/terraform

dr infrastructure tf files

Primary LanguageHCL

CWH Terraform (for disaster recovery)

This script will deploy infrastructure resource in AWS for Disaster Recovery for Bridgestone CWH (Central Web Hosting).

This script will use the most recent AMI with tag "reference" that match with your instance. You can find the tag "reference" into env_prod_ami.tf. Also, this script will use the most recent snapshot with tag "id" that is match with the volume. You can find the tag "is" into var_prod_compute.tf.

SETUP

  1. Install terraform on your computer (minimum version : 0.9.3)
  2. Ensure you have the latest version of the code from GitLab.
  3. Download the current terraform.tfstate (and terraform.tfstate.backup) file from AWS S3 (bucket : cwh-terraform/oregon) and put it into this directory.
  4. Setup your access key, secret key and region into main_access.tf file.
  5. Run terraform validate command to be sure there is no syntax error.

DEPLOY

  1. Ensure you have the latest version of the code from GitLab.
  2. Download the current terraform.tfstate (and terraform.tfstate.backup) file from AWS S3 (bucket : cwh-terraform/oregon) and put it into this directory.
  3. Run terraform validate command to be sure there is no syntax error.
  4. Run terraform plan command to see what will be create.
  5. Run terraform apply to create the environment. ** Update ADS security group IP addresses **
  6. Copy the current terraform.tfstate (and terraform.tfstate.backup) file to AWS S3 (bucket : cwh-terraform/oregon).

DESTROY

** WARNING ** Terraform destroy command will destroy everything create by terraform (with this script). DO NOT use it if you are not really sure what you are doing !

  1. Ensure you have the latest version of the code from GitLab.
  2. Download the current terraform.tfstate (and terraform.tfstate.backup) file from AWS S3 (bucket : cwh-terraform/oregon) and put it into this directory.
  3. Run terraform validate command to be sure there is no syntax error.
  4. Run terraform destroy command to destroy the environment.
  5. Copy the current terraform.tfstate (and terraform.tfstate.backup) file to AWS S3 (bucket : cwh-terraform/oregon).
  6. Delete the RDS instance manually by going to aws console -> RDS -> Select the db instance and click on delete

DR Execution

When you run this terraform repository you will also need to execute a few commands to fix the enviornment. Using CWH-Ansible is strongly recommended.
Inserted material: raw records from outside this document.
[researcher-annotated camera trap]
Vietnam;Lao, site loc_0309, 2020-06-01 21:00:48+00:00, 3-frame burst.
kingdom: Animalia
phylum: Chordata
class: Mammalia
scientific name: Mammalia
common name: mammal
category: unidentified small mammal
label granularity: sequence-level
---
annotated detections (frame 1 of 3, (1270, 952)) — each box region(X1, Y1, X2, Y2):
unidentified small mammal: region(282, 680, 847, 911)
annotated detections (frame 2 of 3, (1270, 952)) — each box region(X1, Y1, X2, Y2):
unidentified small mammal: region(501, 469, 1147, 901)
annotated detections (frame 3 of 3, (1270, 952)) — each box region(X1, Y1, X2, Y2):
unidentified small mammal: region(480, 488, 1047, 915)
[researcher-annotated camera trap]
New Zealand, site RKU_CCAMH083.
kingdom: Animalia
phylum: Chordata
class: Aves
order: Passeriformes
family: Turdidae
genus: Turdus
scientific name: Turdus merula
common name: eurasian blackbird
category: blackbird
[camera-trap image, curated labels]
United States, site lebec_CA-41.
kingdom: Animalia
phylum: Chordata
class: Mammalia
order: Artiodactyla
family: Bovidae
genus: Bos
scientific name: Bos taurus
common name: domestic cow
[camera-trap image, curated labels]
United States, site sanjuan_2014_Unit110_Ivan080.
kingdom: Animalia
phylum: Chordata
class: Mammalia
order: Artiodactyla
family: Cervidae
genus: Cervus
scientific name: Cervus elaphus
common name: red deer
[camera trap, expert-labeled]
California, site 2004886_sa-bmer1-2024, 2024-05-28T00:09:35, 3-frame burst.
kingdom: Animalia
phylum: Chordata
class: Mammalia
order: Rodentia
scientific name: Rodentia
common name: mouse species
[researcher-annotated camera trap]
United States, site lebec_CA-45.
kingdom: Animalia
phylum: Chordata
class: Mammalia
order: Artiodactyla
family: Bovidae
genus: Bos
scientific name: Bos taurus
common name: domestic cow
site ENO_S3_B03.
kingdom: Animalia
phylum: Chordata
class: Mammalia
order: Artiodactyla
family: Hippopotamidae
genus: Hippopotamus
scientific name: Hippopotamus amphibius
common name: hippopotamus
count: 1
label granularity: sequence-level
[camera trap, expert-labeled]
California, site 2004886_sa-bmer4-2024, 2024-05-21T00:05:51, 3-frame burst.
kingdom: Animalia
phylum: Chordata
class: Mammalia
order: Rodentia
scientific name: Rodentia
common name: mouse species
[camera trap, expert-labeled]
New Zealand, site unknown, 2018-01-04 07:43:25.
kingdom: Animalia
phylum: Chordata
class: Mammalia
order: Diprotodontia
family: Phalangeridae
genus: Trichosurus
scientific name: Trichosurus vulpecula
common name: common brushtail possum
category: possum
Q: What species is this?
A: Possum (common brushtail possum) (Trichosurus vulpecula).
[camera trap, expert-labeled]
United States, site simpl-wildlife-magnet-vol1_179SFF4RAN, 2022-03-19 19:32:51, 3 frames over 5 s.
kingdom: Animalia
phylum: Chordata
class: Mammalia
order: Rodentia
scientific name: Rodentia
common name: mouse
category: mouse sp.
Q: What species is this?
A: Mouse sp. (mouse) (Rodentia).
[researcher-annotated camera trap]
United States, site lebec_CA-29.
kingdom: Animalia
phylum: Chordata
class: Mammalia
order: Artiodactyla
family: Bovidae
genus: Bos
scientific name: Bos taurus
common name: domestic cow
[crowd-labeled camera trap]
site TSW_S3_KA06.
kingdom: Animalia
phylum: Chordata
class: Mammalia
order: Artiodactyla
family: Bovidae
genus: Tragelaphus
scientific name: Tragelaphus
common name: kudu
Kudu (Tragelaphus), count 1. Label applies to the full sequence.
SECURITY NOTICE: Disconnect from any us-east VPN when you are in us-west to prevent any mistakes!

1. Fix hostname issue for Java processes and reboot EC2 instances

Ensure that all services are able to start properly after instances have been initialized

  1. Set a proper hostname because there is no reverse DNS in place: ansible -m shell -a 'echo "127.0.0.1 $(hostname)" >> /etc/hosts' aem,aem-author-cold,tomcat -i inventory/prod --become
  2. From AWS Console, select all Oregon EC2 instances
  3. Perform reboot on instances
  4. Wait for instances to come back up

2. Test connectivity

  1. Connect to the DR VPN instance (Elastic IP: 52.88.232.245 and port udp/1194)
  2. Test connection: ansible -m ping all -i inventory/prod
  3. Test login: ansible -m shell -a "whoami" all -i inventory/prod

If everything runs properly, then you are good to go. If not, then you will need to configure your ansible to log into the instances using SSH keys.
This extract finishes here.